U.S. government debt was weighed by the prospect of further monetary tightening by the Federal Reserve as analysts debated whether stocks could slide further.

“The market has been terrible, selling everything indiscriminately,” said Patrick Spencer, vice chairman of equities at RW Baird. [that you] Tends to be seen in the later stages of the decline”.

However, he warned that “there’s still a lot of negative sentiment” as investors remain nervous about the next quarterly earnings season showing inflation lowering consumer demand and corporate profits.

The FTSE All-World index, which measures stocks in emerging and developed markets, fell last week by the most since March 2020, falling 5.7%.

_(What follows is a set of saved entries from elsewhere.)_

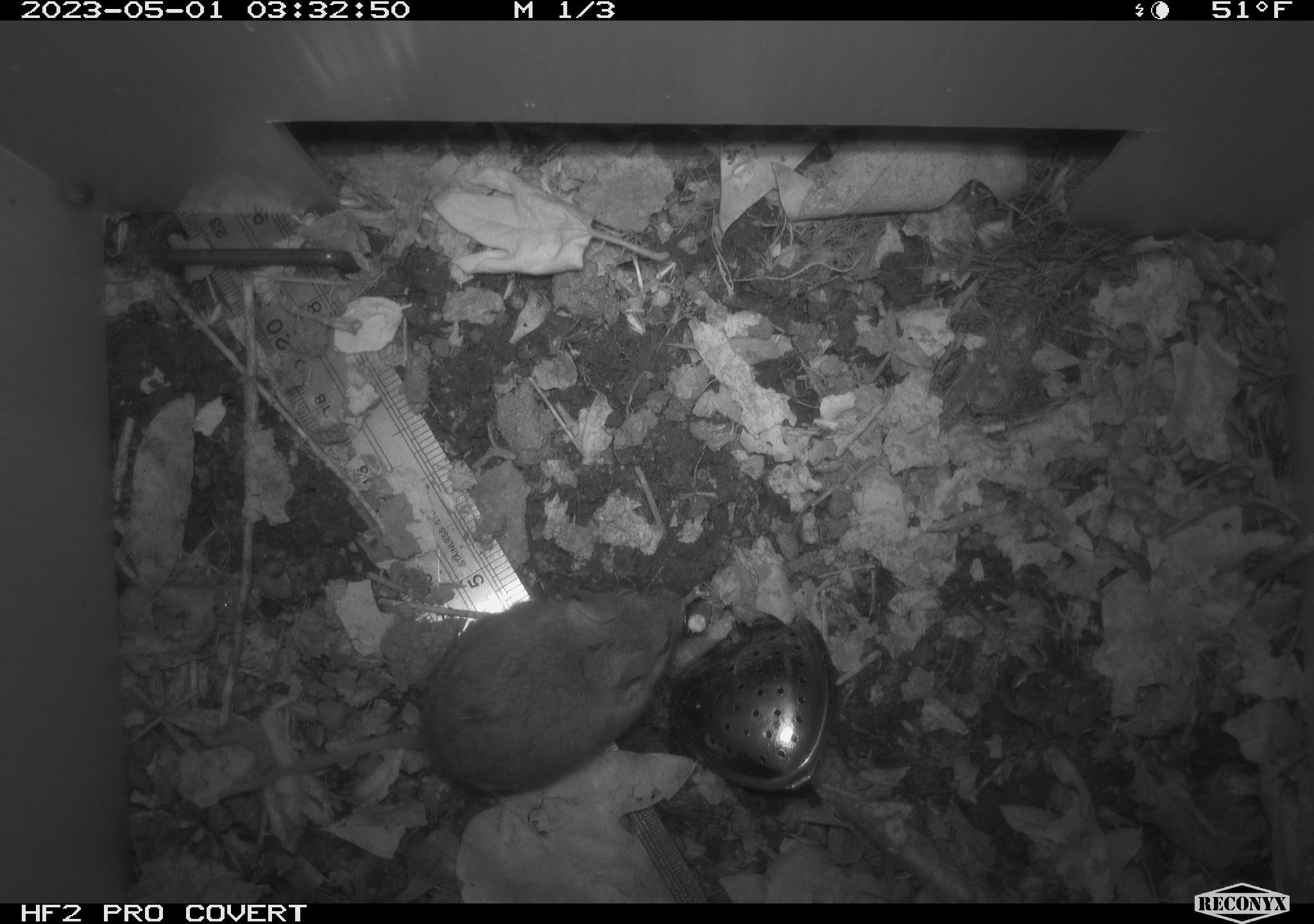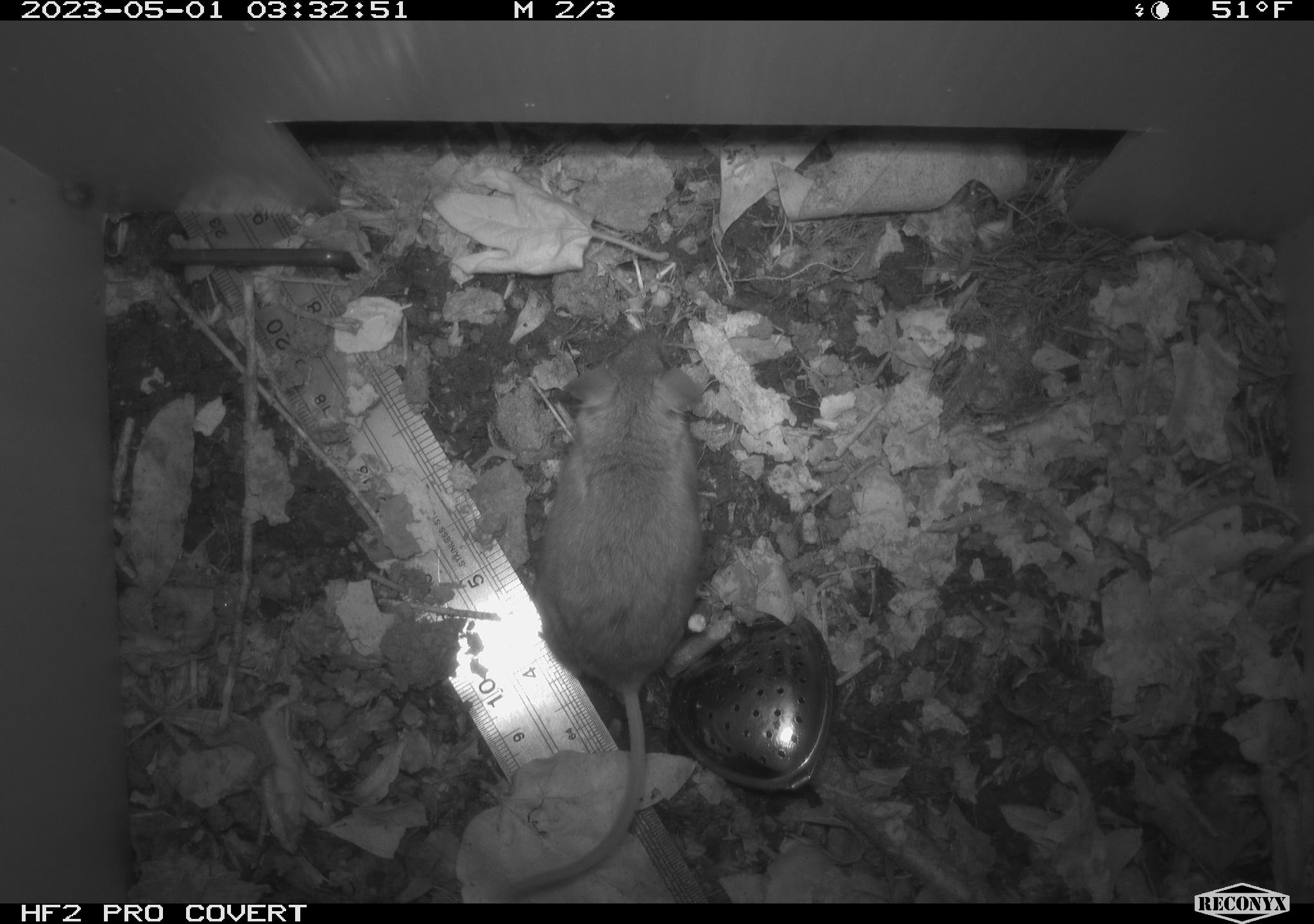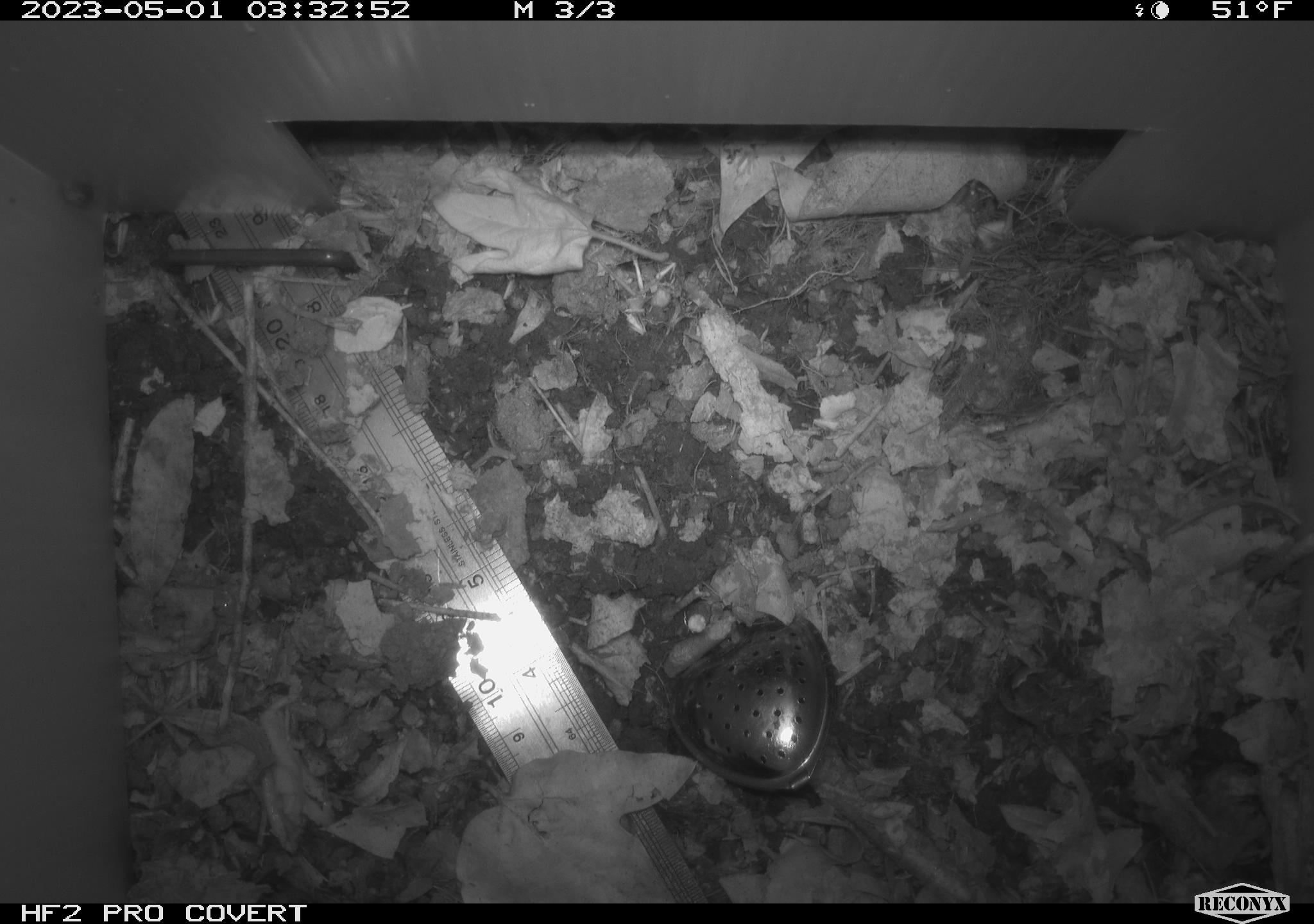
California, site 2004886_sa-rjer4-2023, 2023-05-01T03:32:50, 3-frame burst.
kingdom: Animalia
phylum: Chordata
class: Mammalia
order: Rodentia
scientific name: Rodentia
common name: mouse species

Earlier, the Fed raised its key interest rate by 0.75 percentage points, the first such move since 1994.Fed Governor Christopher Waller later expressed support up another 0.75 percentage points In July, after U.S. inflation hit a 40-year high in May, the central bank described it as “all-in on restoring price stability.”

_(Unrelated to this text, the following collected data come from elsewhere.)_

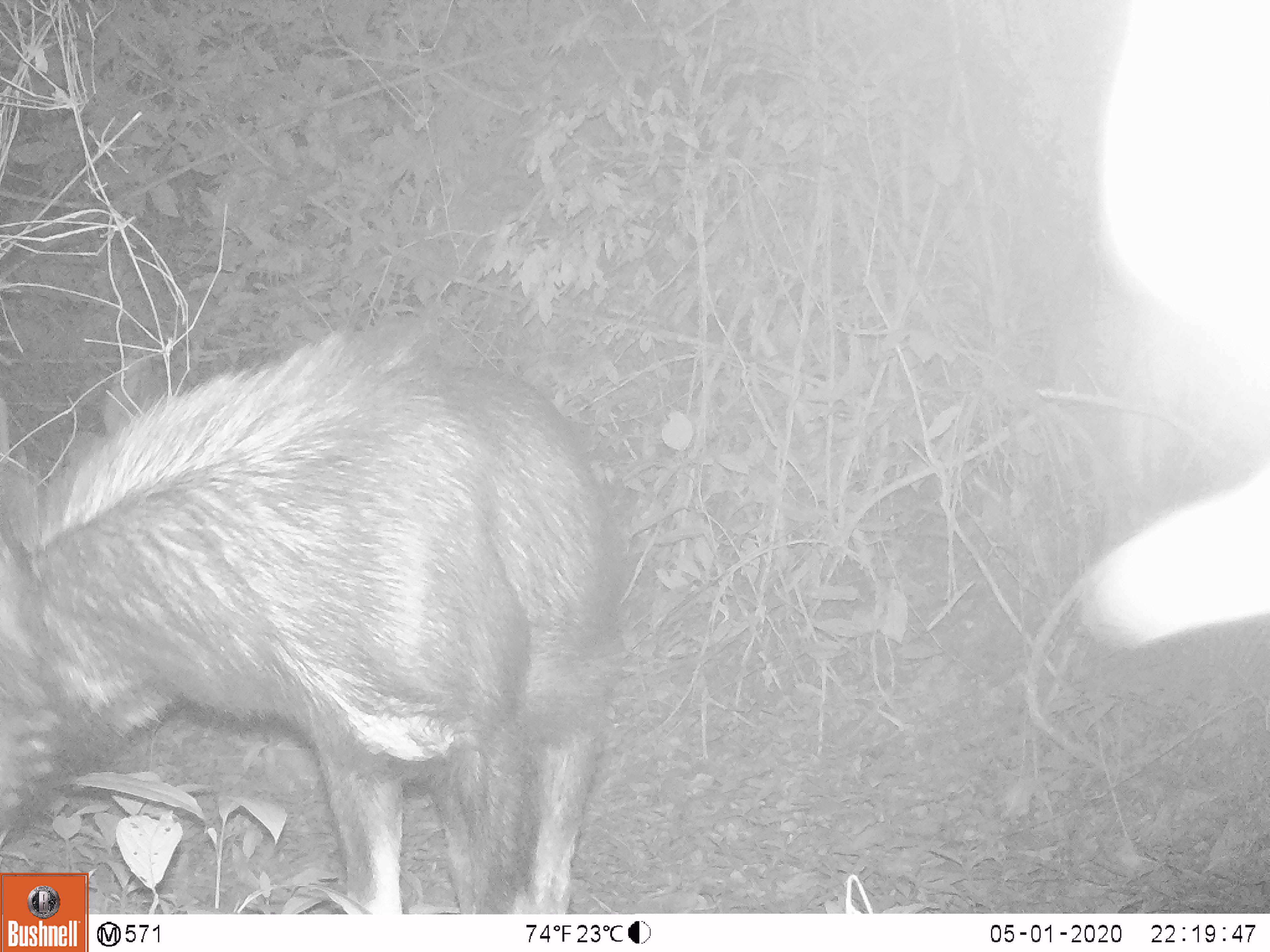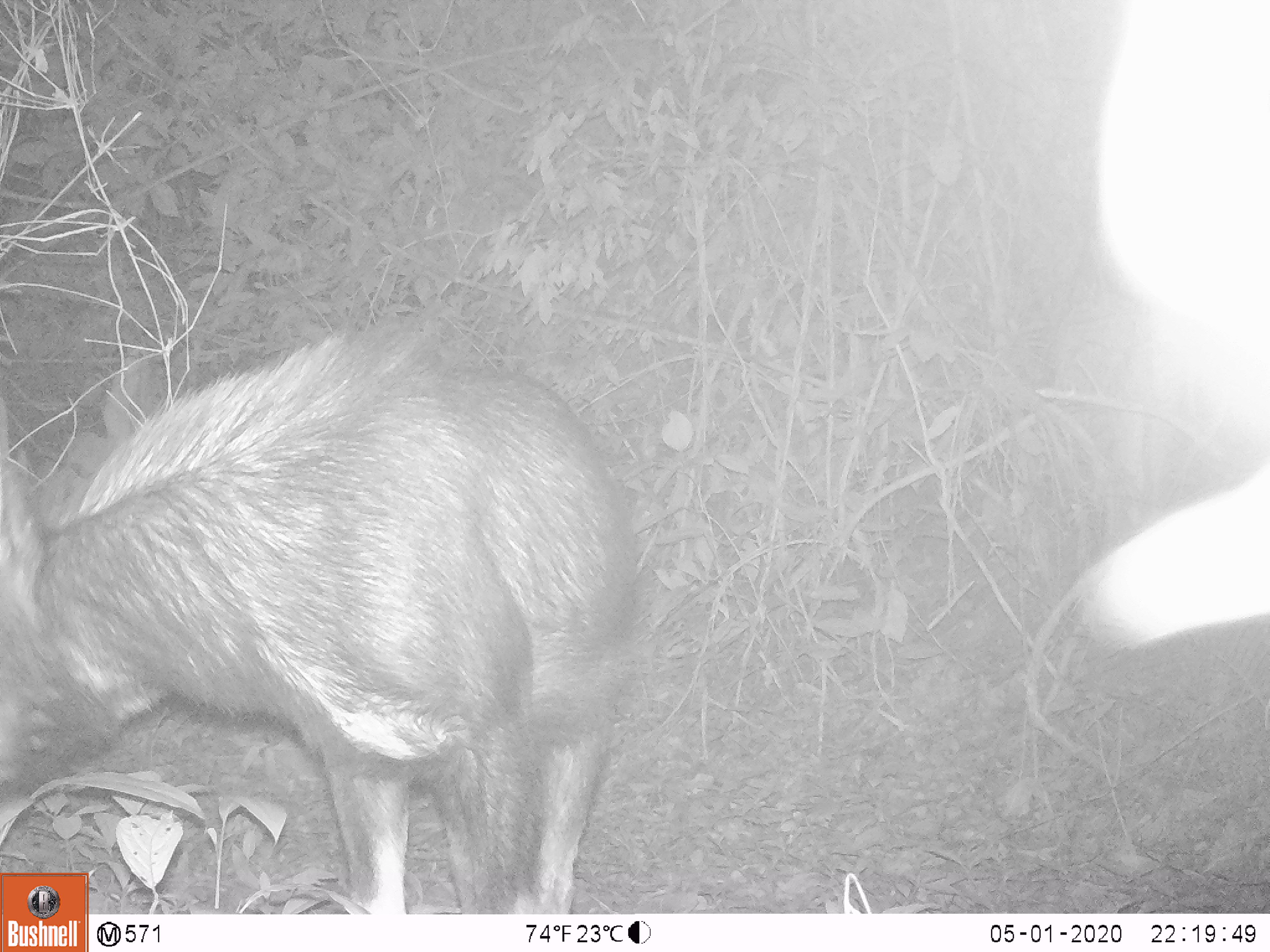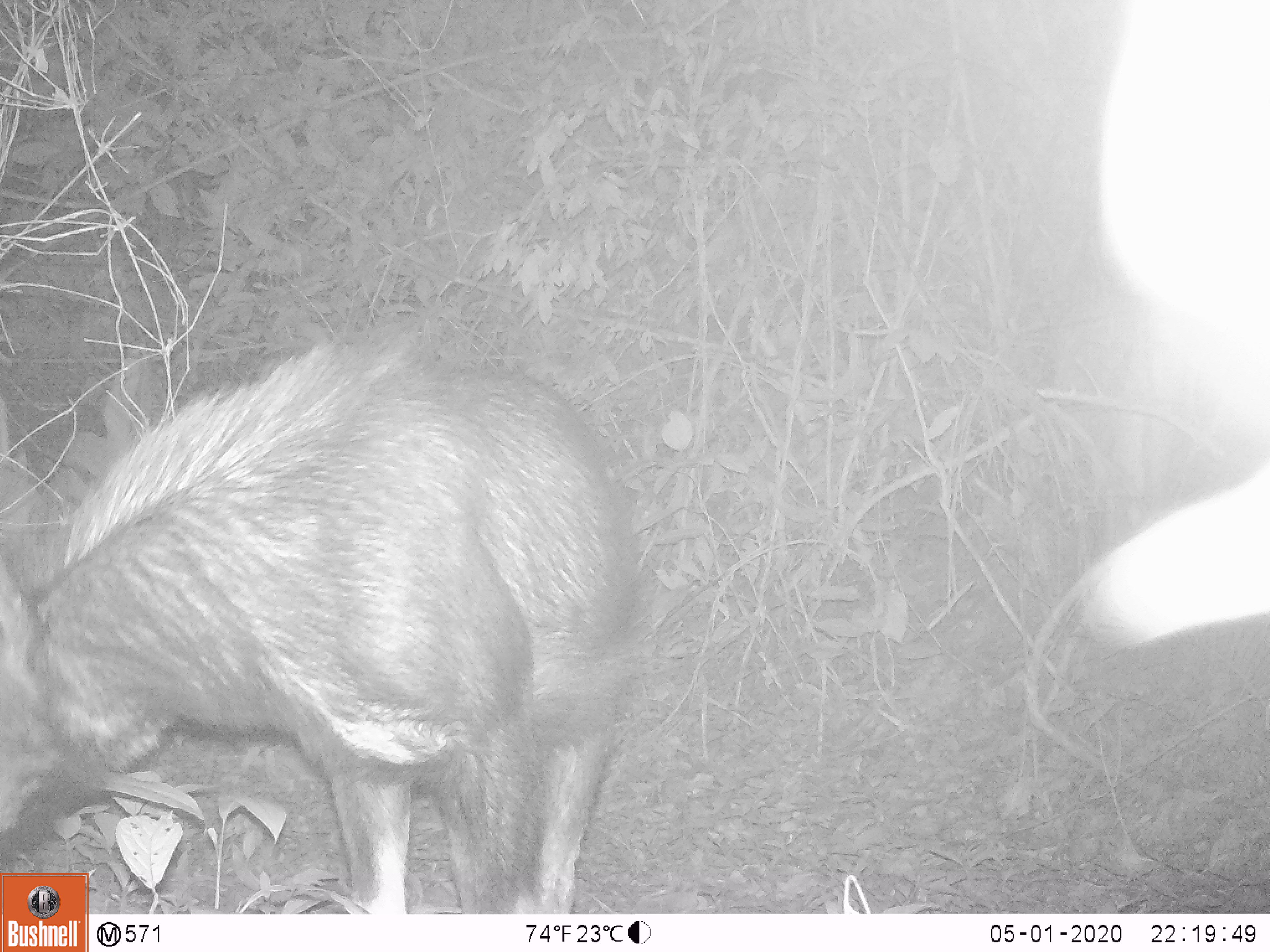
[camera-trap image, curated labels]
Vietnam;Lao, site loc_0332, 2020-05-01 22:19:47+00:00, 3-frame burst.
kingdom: Animalia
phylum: Chordata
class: Mammalia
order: Artiodactyla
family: Bovidae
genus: Capricornis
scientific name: Capricornis sumatraensis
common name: chinese serow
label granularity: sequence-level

Two-year U.S. Treasury yields rose 0.06 percentage point to 3.22 percent, rising as debt instrument prices fell and tracked monetary policy expectations. The yield on the benchmark 10-year Treasury note rose 0.04 percentage point to 3.28%.

Money markets predict the Fed will raise its funds rate above 3.6% by December, and most economists polled by the Financial Times believe the U.S. is the world’s largest economy into a recession next year.

Dublin-based building materials group Kingspan on Monday raised the alarm About its so-called deteriorating “sentiment” in global markets.

Meanwhile, on Thursday, a survey of global purchasing managers will provide clues on companies’ order volumes, hiring plans and how they are coping with rising food and fuel costs due to supply chain failures exacerbated by Russia’s invasion of Ukraine and China’s coronavirus lockdowns .

“There has been a lot of actual, not just forecasted, economic weakness,” said Tan Kai Xian of research firm Gavekal. “The housing construction sector has been severely hurt, and manufacturing and retail have also started to soften.”

However, the return of risk assets on Tuesday reduced traders’ demand for the greenback. The U.S. dollar index, which measures the greenback against six other currencies, was down 0.4% but remained near its year-to-date highs hit last week.

Brent crude, the oil benchmark, rose 0.7% to $114.93 a barrel, having gained nearly 50% since the start of the year.